In May this year, a group at the University of Massachusetts confirmed they had successfully created a small, continuous electrical current from humidity in the air. Tesla’s work of the 20th century inspired their project, with his theory that the Earth could act as a super battery, with the upper atmosphere and the planet itself working together. Despite his theory never being realised, it has given rise to an interesting and little explored area of energy – hygroelectricity.
The University of Massachusetts team achieved this by accident. With their original experiment designed as a sensor to detect humidity, it was mistakenly not provided with power. This led to the accidentally discovery of a faint electrical current being generated. The device itself was developed using many microscopic tubes and nanowires, each of which less than 1/1000 of the diameter of a human hair. This meant that they were wide enough that an airborne water molecule could enter, but too narrow for it to pass through. This caused the molecules to bump around the wire and becoming charged once the frequency of the bumps increased.
Professor Jun Yao, the study’s lead author, stated, “so it’s really like a battery…You have a positive pull and a negative pull, and when you connect them, the charge is going to flow.” Yao’s team are now working with nanopores instead of nanowires, which have millions of tiny holes to allow the flow of molecules. The current device used for their experiments can generate roughly one microwatt, enough to light a single pixel on an LED screen.
“The beauty is that the air is everywhere,” says Yao. “Even though a thin sheet of the device gives out a very tiny amount of electricity or power, in principle, we can stack multiple layers in vertical space to increase the power.”
There has also been a second team working on this project. Lisbon-based team and part of the Catcher Project, Prof Svitlana Lyubchyk and her twin sons, Profs Andriy and Sergiy Lyubchyk, are trying to recreate the same results achieved by Prof Jun Yao.
Catcher and related projects are now receiving nearly €5.5m (£4.7m) in funding from the European Innovation Council. They have seen moderate success, with their current technology consisting of a thin grey disc measuring 4cm (1.5in) across. One of these devices can generate 1.5 volts and 10 milliamps. However, 20,000 of them stacked into a washing machine-sized cube, could generate 10 kilowatt hours of power a day – roughly the consumption of an average UK household.
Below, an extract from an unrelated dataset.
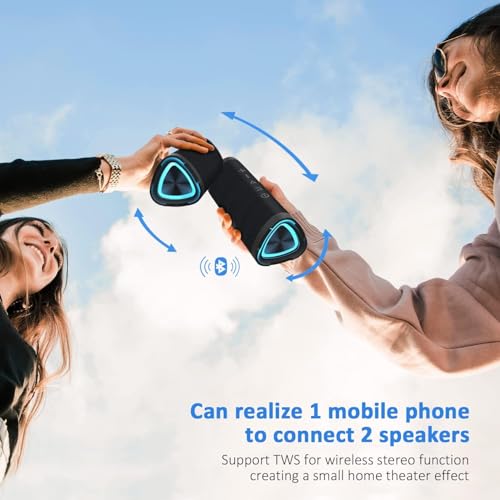 Vanzon Bluetooth Speaker, V40 Wireless Portable Bluetooth Speaker | IPX7 Waterproof, 24W HiFi Stereo Sound,24H Playtime, LED Lights and TWS Dual Pairing, Suitable for Travel,Home & Outdoors - color: Charcoal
Both teams accept that it could take a long time, years at least, to optimise a prototype and scale up production. However, if they do see success then the result will be clear. Unlike other renewable energy alternatives, such as wind and solar, hygroelectricity could work at any time of the day, inside and outside. With the key being the interaction of water molecules, the sheer amount of energy stored within said molecules could be a huge breakthrough in accessible, renewable energy alternatives.